Posterior fossa type A (PF-EPN-A, PFA) ependymoma are aggressive tumors that mainly affect children and have a poor prognosis. Histopathology shows significant intratumoral heterogeneity, ranging from loose tissue to often sharply demarcated, extremely cell-dense tumor areas. To determine molecular differences in morphologically different areas and to understand their clinical significance, we analyzed 113 PF-EPN-A samples, including 40 corresponding relapse samples. Cell-dense areas ranged from 0 to 100% of the tumor area and displayed a higher proportion of proliferating tumor cells (p < 0.01). Clinically, cell density was associated with poor progression-free and overall survival (p_PFS = 0.0026, p_OS < 0.01). Molecularly, tumor areas with low and high cell density showed diverging DNA methylation profiles regarding their similarity to distinct previously discovered PF-EPN-A subtypes in 9/21 cases. Prognostically relevant chromosomal changes at 1q and 6q showed spatial heterogeneity within single tumors and were significantly enriched in cell-dense tumor areas as shown by single-cell RNA (scRNA)-sequencing as well as copy number profiling and fluorescence in situ hybridization (FISH) analyses of different tumor areas. Finally, spatial transcriptomics revealed cell-dense areas of different tumors to be more similar than various different areas of the same tumor. High-density areas distinctly overexpressed genes encoding histone proteins, WNT5A, TGFB1, or IGF2. Relapsing tumors displayed a higher proportion of cell-dense areas (p = 0.036), a change in PF-EPN-A methylation subtypes (13/32 patients), and novel chromosome 1q gains and 6q losses (12/32 cases) compared to corresponding primary tumors. Our data suggest that PF-EPN-A ependymomas habor a previously unrecognized intratumoral heterogeneity with clinical implications, which has to be accounted for when selecting diagnostic material, inter alia, by histological evaluation of the proportion of cell-dense areas.

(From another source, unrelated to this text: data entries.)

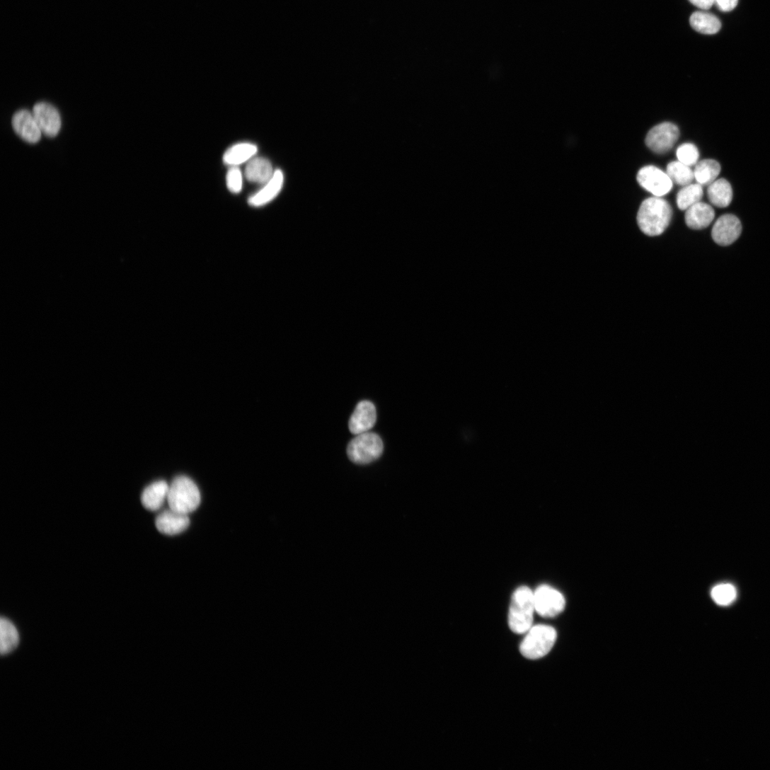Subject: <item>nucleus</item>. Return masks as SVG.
<instances>
[{
    "label": "nucleus",
    "instance_id": "nucleus-6",
    "mask_svg": "<svg viewBox=\"0 0 770 770\" xmlns=\"http://www.w3.org/2000/svg\"><path fill=\"white\" fill-rule=\"evenodd\" d=\"M536 613L544 618H553L565 609V600L558 590L548 585H541L534 592Z\"/></svg>",
    "mask_w": 770,
    "mask_h": 770
},
{
    "label": "nucleus",
    "instance_id": "nucleus-26",
    "mask_svg": "<svg viewBox=\"0 0 770 770\" xmlns=\"http://www.w3.org/2000/svg\"><path fill=\"white\" fill-rule=\"evenodd\" d=\"M677 156L680 162L691 167L698 163L700 153L696 145L686 143L678 148Z\"/></svg>",
    "mask_w": 770,
    "mask_h": 770
},
{
    "label": "nucleus",
    "instance_id": "nucleus-10",
    "mask_svg": "<svg viewBox=\"0 0 770 770\" xmlns=\"http://www.w3.org/2000/svg\"><path fill=\"white\" fill-rule=\"evenodd\" d=\"M33 114L42 131L48 137H56L61 129L62 120L58 110L47 103L36 104Z\"/></svg>",
    "mask_w": 770,
    "mask_h": 770
},
{
    "label": "nucleus",
    "instance_id": "nucleus-13",
    "mask_svg": "<svg viewBox=\"0 0 770 770\" xmlns=\"http://www.w3.org/2000/svg\"><path fill=\"white\" fill-rule=\"evenodd\" d=\"M155 524L156 529L161 534L174 536L187 529L190 524V519L188 515L169 509L156 517Z\"/></svg>",
    "mask_w": 770,
    "mask_h": 770
},
{
    "label": "nucleus",
    "instance_id": "nucleus-8",
    "mask_svg": "<svg viewBox=\"0 0 770 770\" xmlns=\"http://www.w3.org/2000/svg\"><path fill=\"white\" fill-rule=\"evenodd\" d=\"M637 180L640 186L656 197L667 195L673 183L667 173L654 166L642 168L638 173Z\"/></svg>",
    "mask_w": 770,
    "mask_h": 770
},
{
    "label": "nucleus",
    "instance_id": "nucleus-27",
    "mask_svg": "<svg viewBox=\"0 0 770 770\" xmlns=\"http://www.w3.org/2000/svg\"><path fill=\"white\" fill-rule=\"evenodd\" d=\"M226 185L233 194H239L243 187V176L238 166H231L226 174Z\"/></svg>",
    "mask_w": 770,
    "mask_h": 770
},
{
    "label": "nucleus",
    "instance_id": "nucleus-15",
    "mask_svg": "<svg viewBox=\"0 0 770 770\" xmlns=\"http://www.w3.org/2000/svg\"><path fill=\"white\" fill-rule=\"evenodd\" d=\"M685 220L689 228L702 230L708 228L715 219L713 208L704 202H699L686 211Z\"/></svg>",
    "mask_w": 770,
    "mask_h": 770
},
{
    "label": "nucleus",
    "instance_id": "nucleus-14",
    "mask_svg": "<svg viewBox=\"0 0 770 770\" xmlns=\"http://www.w3.org/2000/svg\"><path fill=\"white\" fill-rule=\"evenodd\" d=\"M284 182V176L280 170L275 171L272 178L261 189L248 199V204L253 207H263L274 200L280 194Z\"/></svg>",
    "mask_w": 770,
    "mask_h": 770
},
{
    "label": "nucleus",
    "instance_id": "nucleus-29",
    "mask_svg": "<svg viewBox=\"0 0 770 770\" xmlns=\"http://www.w3.org/2000/svg\"><path fill=\"white\" fill-rule=\"evenodd\" d=\"M689 1L694 6L704 11L711 9L714 4V0H689Z\"/></svg>",
    "mask_w": 770,
    "mask_h": 770
},
{
    "label": "nucleus",
    "instance_id": "nucleus-5",
    "mask_svg": "<svg viewBox=\"0 0 770 770\" xmlns=\"http://www.w3.org/2000/svg\"><path fill=\"white\" fill-rule=\"evenodd\" d=\"M380 437L372 432L356 435L349 443L347 453L350 459L357 464H367L377 459L383 452Z\"/></svg>",
    "mask_w": 770,
    "mask_h": 770
},
{
    "label": "nucleus",
    "instance_id": "nucleus-2",
    "mask_svg": "<svg viewBox=\"0 0 770 770\" xmlns=\"http://www.w3.org/2000/svg\"><path fill=\"white\" fill-rule=\"evenodd\" d=\"M536 612L534 592L529 587H519L514 592L510 607L509 625L517 634L526 633L533 625Z\"/></svg>",
    "mask_w": 770,
    "mask_h": 770
},
{
    "label": "nucleus",
    "instance_id": "nucleus-12",
    "mask_svg": "<svg viewBox=\"0 0 770 770\" xmlns=\"http://www.w3.org/2000/svg\"><path fill=\"white\" fill-rule=\"evenodd\" d=\"M376 420L374 406L369 401H362L357 406L350 419V430L355 435L367 432L374 427Z\"/></svg>",
    "mask_w": 770,
    "mask_h": 770
},
{
    "label": "nucleus",
    "instance_id": "nucleus-4",
    "mask_svg": "<svg viewBox=\"0 0 770 770\" xmlns=\"http://www.w3.org/2000/svg\"><path fill=\"white\" fill-rule=\"evenodd\" d=\"M526 633L520 645V651L524 657L531 660L539 659L547 655L557 638L556 630L546 625L532 626Z\"/></svg>",
    "mask_w": 770,
    "mask_h": 770
},
{
    "label": "nucleus",
    "instance_id": "nucleus-19",
    "mask_svg": "<svg viewBox=\"0 0 770 770\" xmlns=\"http://www.w3.org/2000/svg\"><path fill=\"white\" fill-rule=\"evenodd\" d=\"M258 152L256 145L240 143L229 148L224 155V162L230 166H238L251 160Z\"/></svg>",
    "mask_w": 770,
    "mask_h": 770
},
{
    "label": "nucleus",
    "instance_id": "nucleus-3",
    "mask_svg": "<svg viewBox=\"0 0 770 770\" xmlns=\"http://www.w3.org/2000/svg\"><path fill=\"white\" fill-rule=\"evenodd\" d=\"M167 502L175 512L188 515L195 512L201 504L200 491L190 478L180 476L169 486Z\"/></svg>",
    "mask_w": 770,
    "mask_h": 770
},
{
    "label": "nucleus",
    "instance_id": "nucleus-20",
    "mask_svg": "<svg viewBox=\"0 0 770 770\" xmlns=\"http://www.w3.org/2000/svg\"><path fill=\"white\" fill-rule=\"evenodd\" d=\"M690 23L695 30L704 35H715L722 27L716 16L706 12L694 13L690 18Z\"/></svg>",
    "mask_w": 770,
    "mask_h": 770
},
{
    "label": "nucleus",
    "instance_id": "nucleus-28",
    "mask_svg": "<svg viewBox=\"0 0 770 770\" xmlns=\"http://www.w3.org/2000/svg\"><path fill=\"white\" fill-rule=\"evenodd\" d=\"M738 0H714V4L722 12H730L737 6Z\"/></svg>",
    "mask_w": 770,
    "mask_h": 770
},
{
    "label": "nucleus",
    "instance_id": "nucleus-17",
    "mask_svg": "<svg viewBox=\"0 0 770 770\" xmlns=\"http://www.w3.org/2000/svg\"><path fill=\"white\" fill-rule=\"evenodd\" d=\"M275 171L270 161L263 157H253L245 169L246 179L254 183L265 184L273 176Z\"/></svg>",
    "mask_w": 770,
    "mask_h": 770
},
{
    "label": "nucleus",
    "instance_id": "nucleus-1",
    "mask_svg": "<svg viewBox=\"0 0 770 770\" xmlns=\"http://www.w3.org/2000/svg\"><path fill=\"white\" fill-rule=\"evenodd\" d=\"M672 217L670 205L661 197H651L641 204L637 223L640 231L648 236L662 234L669 226Z\"/></svg>",
    "mask_w": 770,
    "mask_h": 770
},
{
    "label": "nucleus",
    "instance_id": "nucleus-25",
    "mask_svg": "<svg viewBox=\"0 0 770 770\" xmlns=\"http://www.w3.org/2000/svg\"><path fill=\"white\" fill-rule=\"evenodd\" d=\"M713 601L720 606L731 604L737 597V591L730 584H721L715 587L711 592Z\"/></svg>",
    "mask_w": 770,
    "mask_h": 770
},
{
    "label": "nucleus",
    "instance_id": "nucleus-11",
    "mask_svg": "<svg viewBox=\"0 0 770 770\" xmlns=\"http://www.w3.org/2000/svg\"><path fill=\"white\" fill-rule=\"evenodd\" d=\"M16 133L23 140L30 144L38 143L42 137V131L33 114L23 110L16 113L12 120Z\"/></svg>",
    "mask_w": 770,
    "mask_h": 770
},
{
    "label": "nucleus",
    "instance_id": "nucleus-9",
    "mask_svg": "<svg viewBox=\"0 0 770 770\" xmlns=\"http://www.w3.org/2000/svg\"><path fill=\"white\" fill-rule=\"evenodd\" d=\"M742 225L739 219L732 214L720 217L712 229V238L718 245L727 246L735 243L740 236Z\"/></svg>",
    "mask_w": 770,
    "mask_h": 770
},
{
    "label": "nucleus",
    "instance_id": "nucleus-23",
    "mask_svg": "<svg viewBox=\"0 0 770 770\" xmlns=\"http://www.w3.org/2000/svg\"><path fill=\"white\" fill-rule=\"evenodd\" d=\"M703 197V185L699 183H691L684 188L678 192L677 203L678 207L682 211H686L694 205L701 202Z\"/></svg>",
    "mask_w": 770,
    "mask_h": 770
},
{
    "label": "nucleus",
    "instance_id": "nucleus-22",
    "mask_svg": "<svg viewBox=\"0 0 770 770\" xmlns=\"http://www.w3.org/2000/svg\"><path fill=\"white\" fill-rule=\"evenodd\" d=\"M0 634H1V647L0 652L6 655L13 651L18 645L20 637L14 624L6 618L0 621Z\"/></svg>",
    "mask_w": 770,
    "mask_h": 770
},
{
    "label": "nucleus",
    "instance_id": "nucleus-7",
    "mask_svg": "<svg viewBox=\"0 0 770 770\" xmlns=\"http://www.w3.org/2000/svg\"><path fill=\"white\" fill-rule=\"evenodd\" d=\"M680 136L678 127L670 122L661 123L650 130L646 146L654 153L665 154L676 144Z\"/></svg>",
    "mask_w": 770,
    "mask_h": 770
},
{
    "label": "nucleus",
    "instance_id": "nucleus-16",
    "mask_svg": "<svg viewBox=\"0 0 770 770\" xmlns=\"http://www.w3.org/2000/svg\"><path fill=\"white\" fill-rule=\"evenodd\" d=\"M169 485L165 481H157L149 485L141 497L145 509L151 512L159 510L167 501Z\"/></svg>",
    "mask_w": 770,
    "mask_h": 770
},
{
    "label": "nucleus",
    "instance_id": "nucleus-21",
    "mask_svg": "<svg viewBox=\"0 0 770 770\" xmlns=\"http://www.w3.org/2000/svg\"><path fill=\"white\" fill-rule=\"evenodd\" d=\"M695 179L701 185H709L716 180L721 171V166L714 159H704L696 165Z\"/></svg>",
    "mask_w": 770,
    "mask_h": 770
},
{
    "label": "nucleus",
    "instance_id": "nucleus-18",
    "mask_svg": "<svg viewBox=\"0 0 770 770\" xmlns=\"http://www.w3.org/2000/svg\"><path fill=\"white\" fill-rule=\"evenodd\" d=\"M708 197L713 206L718 208L728 207L733 198L730 183L725 178L716 180L708 185Z\"/></svg>",
    "mask_w": 770,
    "mask_h": 770
},
{
    "label": "nucleus",
    "instance_id": "nucleus-24",
    "mask_svg": "<svg viewBox=\"0 0 770 770\" xmlns=\"http://www.w3.org/2000/svg\"><path fill=\"white\" fill-rule=\"evenodd\" d=\"M667 175L672 180L679 185L686 186L691 184L695 179L694 171L689 166L679 161L670 162L667 166Z\"/></svg>",
    "mask_w": 770,
    "mask_h": 770
}]
</instances>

A 型后颅窝（PF-EPN-A、PFA）室管膜瘤是一种侵袭性肿瘤，主要影响儿童，预后不良。组织病理学显示显着的肿瘤内异质性，范围从疏松的组织到通常界限分明、细胞极其密集的肿瘤区域。为了确定形态不同区域的分子差异并了解其临床意义，我们分析了 113 个 PF-EPN-A 样本，其中包括 40 个相应的复发样本。细胞密集区域占肿瘤面积的 0% 至 100%，并且显示出较高比例的增殖肿瘤细胞 ( p  < 0.01)。临床上，细胞密度与较差的无进展生存期和总生存期相关（p _PFS  = 0.0026，p _OS  < 0.01）。从分子角度来看，低细胞密度和高细胞密度的肿瘤区域与之前在 9/21 例中发现的不同 PF-EPN-A 亚型的相似性表现出不同的 DNA 甲基化谱。单细胞 RNA (scRNA) 测序以及拷贝数分析和荧光原位杂交 (FISH) 显示，1q 和 6q 处与预后相关的染色体变化显示出单个肿瘤内的空间异质性，并且在细胞密集的肿瘤区域中显着富集不同肿瘤区域的分析。最后，空间转录组学揭示了不同肿瘤的细胞密集区域比同一肿瘤的各个不同区域更相似。高密度区域明显过度表达编码组蛋白、WNT5A、TGFB1 或 IGF2 的基因。 与之前相比，复发肿瘤显示出更高比例的细胞密集区域（p = 0.036）、PF-EPN-A 甲基化亚型的变化（13/32 例患者）以及新的染色体 1q 增加和 6q 丢失（12/32 例）相应的原发肿瘤。我们的数据表明，PF-EPN-A 室管膜瘤具有以前未被认识到的具有临床意义的瘤内异质性，在选择诊断材料时必须考虑到这一点，尤其是通过细胞密集区域比例的组织学评估。